McBride’s greatest contribution here may be unintentional: What Ever Happened to Orson Welles? confirms the idea that the filmmaker became more and more like Charles Foster Kane as the years progressed. Consider Welles’s penchant for self-financing (and then failing to complete) films while reading this description of Kane from the final act of Welles’s masterpiece: “He never finished [construction on his mansion, Xanadu]–he never finished anything. . . . He was disappointed in the world, so he built one of his own–an absolute monarchy.” (Emphasis added.)
Welles also mirrored Kane’s propensity for monstrous behavior toward those closest to him: McBride’s many anecdotes reveal a man embittered at a world that had rejected him, and angry at the success granted those close to him, such as his protégé Peter Bogdanovich. In one particularly nasty scene, Welles tells visitors to Bogdanovich’s Bel-Air home–which the younger director had loaned Welles while he was in Europe shooting a film–that “Peter just sits around like an old man who can’t get it up anymore.”

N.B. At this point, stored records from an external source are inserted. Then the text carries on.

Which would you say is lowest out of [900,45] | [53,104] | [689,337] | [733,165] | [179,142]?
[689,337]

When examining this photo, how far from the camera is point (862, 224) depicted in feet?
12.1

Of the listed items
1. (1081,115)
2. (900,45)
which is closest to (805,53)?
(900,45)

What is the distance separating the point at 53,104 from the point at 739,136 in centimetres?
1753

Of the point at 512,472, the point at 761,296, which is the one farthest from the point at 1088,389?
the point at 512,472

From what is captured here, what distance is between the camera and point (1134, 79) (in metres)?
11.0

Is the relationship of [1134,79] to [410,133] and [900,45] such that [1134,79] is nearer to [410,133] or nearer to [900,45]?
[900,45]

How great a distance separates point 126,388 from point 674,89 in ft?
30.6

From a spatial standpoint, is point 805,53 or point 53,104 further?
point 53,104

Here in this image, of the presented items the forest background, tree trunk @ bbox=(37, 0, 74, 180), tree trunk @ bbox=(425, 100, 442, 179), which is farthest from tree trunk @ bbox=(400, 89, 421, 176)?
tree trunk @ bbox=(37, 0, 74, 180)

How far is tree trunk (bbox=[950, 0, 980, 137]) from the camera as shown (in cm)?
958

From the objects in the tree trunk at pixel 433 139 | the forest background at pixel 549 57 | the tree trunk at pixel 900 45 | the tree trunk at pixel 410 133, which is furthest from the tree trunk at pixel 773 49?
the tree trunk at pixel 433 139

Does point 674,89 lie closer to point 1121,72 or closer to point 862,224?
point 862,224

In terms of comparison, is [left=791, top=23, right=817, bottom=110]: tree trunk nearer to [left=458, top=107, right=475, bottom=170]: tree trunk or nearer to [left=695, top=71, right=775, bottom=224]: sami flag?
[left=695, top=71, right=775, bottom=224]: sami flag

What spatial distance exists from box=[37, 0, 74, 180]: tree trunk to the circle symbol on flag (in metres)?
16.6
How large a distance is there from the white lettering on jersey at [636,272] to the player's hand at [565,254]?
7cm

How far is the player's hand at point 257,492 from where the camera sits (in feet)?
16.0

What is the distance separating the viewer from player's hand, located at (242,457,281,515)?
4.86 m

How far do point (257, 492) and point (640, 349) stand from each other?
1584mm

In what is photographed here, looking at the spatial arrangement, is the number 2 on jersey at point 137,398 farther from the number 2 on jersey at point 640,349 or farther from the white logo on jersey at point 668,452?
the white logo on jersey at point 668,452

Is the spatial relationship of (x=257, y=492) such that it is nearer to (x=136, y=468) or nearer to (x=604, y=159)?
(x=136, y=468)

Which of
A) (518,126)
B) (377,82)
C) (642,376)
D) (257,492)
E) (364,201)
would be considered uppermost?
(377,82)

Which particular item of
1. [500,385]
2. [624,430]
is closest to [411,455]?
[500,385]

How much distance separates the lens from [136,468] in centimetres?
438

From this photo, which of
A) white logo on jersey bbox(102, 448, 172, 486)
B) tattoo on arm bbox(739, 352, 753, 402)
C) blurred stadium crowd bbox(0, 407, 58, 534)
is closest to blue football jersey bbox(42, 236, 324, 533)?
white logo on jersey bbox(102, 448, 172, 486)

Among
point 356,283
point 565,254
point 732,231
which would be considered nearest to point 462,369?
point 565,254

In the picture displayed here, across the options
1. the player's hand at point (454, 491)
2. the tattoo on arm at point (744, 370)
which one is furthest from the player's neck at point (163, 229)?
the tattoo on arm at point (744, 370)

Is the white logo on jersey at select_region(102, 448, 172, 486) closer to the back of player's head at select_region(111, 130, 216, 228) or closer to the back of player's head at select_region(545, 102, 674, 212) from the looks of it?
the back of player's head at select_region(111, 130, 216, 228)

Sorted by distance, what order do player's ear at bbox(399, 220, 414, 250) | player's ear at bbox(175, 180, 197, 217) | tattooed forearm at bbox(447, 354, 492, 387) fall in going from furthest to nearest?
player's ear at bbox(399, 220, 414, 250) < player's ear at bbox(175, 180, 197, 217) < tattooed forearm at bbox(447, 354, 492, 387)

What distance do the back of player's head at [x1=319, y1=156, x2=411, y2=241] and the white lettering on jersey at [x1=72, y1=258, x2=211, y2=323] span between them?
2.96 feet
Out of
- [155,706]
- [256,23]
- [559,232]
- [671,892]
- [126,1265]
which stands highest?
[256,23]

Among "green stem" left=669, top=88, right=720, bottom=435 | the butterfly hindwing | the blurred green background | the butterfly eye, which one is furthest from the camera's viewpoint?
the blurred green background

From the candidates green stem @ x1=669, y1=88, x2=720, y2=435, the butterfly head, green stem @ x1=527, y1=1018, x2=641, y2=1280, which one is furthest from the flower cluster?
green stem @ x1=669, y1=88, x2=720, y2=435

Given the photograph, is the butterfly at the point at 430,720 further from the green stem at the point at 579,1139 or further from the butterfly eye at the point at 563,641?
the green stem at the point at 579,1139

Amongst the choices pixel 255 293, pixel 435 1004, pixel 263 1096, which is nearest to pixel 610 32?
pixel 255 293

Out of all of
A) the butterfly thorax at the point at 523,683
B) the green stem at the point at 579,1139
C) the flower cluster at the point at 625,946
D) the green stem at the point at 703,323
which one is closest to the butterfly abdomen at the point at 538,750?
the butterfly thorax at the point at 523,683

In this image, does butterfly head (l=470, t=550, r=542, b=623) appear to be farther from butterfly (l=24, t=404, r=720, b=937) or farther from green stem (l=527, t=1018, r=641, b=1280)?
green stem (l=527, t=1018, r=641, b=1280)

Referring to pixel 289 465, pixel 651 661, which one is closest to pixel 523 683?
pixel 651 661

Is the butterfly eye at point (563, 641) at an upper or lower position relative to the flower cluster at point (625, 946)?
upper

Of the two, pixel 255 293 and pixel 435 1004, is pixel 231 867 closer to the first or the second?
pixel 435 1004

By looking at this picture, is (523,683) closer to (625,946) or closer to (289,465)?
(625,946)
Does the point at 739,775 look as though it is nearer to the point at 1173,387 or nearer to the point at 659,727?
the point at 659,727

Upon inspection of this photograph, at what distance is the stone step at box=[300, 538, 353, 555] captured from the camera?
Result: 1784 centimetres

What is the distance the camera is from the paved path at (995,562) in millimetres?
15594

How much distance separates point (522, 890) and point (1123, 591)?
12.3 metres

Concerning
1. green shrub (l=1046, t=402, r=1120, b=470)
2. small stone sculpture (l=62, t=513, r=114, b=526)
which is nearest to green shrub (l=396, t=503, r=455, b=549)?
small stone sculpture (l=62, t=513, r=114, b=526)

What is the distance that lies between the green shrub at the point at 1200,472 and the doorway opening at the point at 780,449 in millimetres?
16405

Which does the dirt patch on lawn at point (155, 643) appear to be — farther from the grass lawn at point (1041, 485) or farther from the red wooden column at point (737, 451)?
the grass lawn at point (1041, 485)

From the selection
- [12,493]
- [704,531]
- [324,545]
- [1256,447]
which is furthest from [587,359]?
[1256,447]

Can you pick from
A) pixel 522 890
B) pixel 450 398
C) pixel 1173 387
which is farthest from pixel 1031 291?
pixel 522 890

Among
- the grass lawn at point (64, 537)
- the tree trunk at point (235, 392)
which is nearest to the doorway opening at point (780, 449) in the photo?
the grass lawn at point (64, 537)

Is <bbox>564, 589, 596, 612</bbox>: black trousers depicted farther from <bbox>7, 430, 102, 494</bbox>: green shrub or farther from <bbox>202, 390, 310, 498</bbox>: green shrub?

McBride, too, was the target of Welles’s scorn. While planning a salute to John Huston, McBride asked Welles if they could get together to discuss what Welles would say at the ceremony. McBride didn’t want the speakers’ remarks to overlap, but Welles misunderstood, bristling at the suggestion he needed help writing a simple speech: “There’s nothing to talk about,” he declared, “because I’m going to write it.” McBride never had another conversation with Welles, and writes that “by not wanting to see him, I was guilty of a form of betrayal, like the betrayals of friendship in so many of his films.”
This book may be seen as McBride’s atonement, and he does a good job dispelling the myth that Orson Welles spent his last years indulging his own gluttonous impulses and doing little else with his time. As Pauline Kael said of Welles’s legacy, “In a less confused world, his glory would be greater than his guilt.”
Sonny Bunch is assistant editor at THE WEEKLY STANDARD.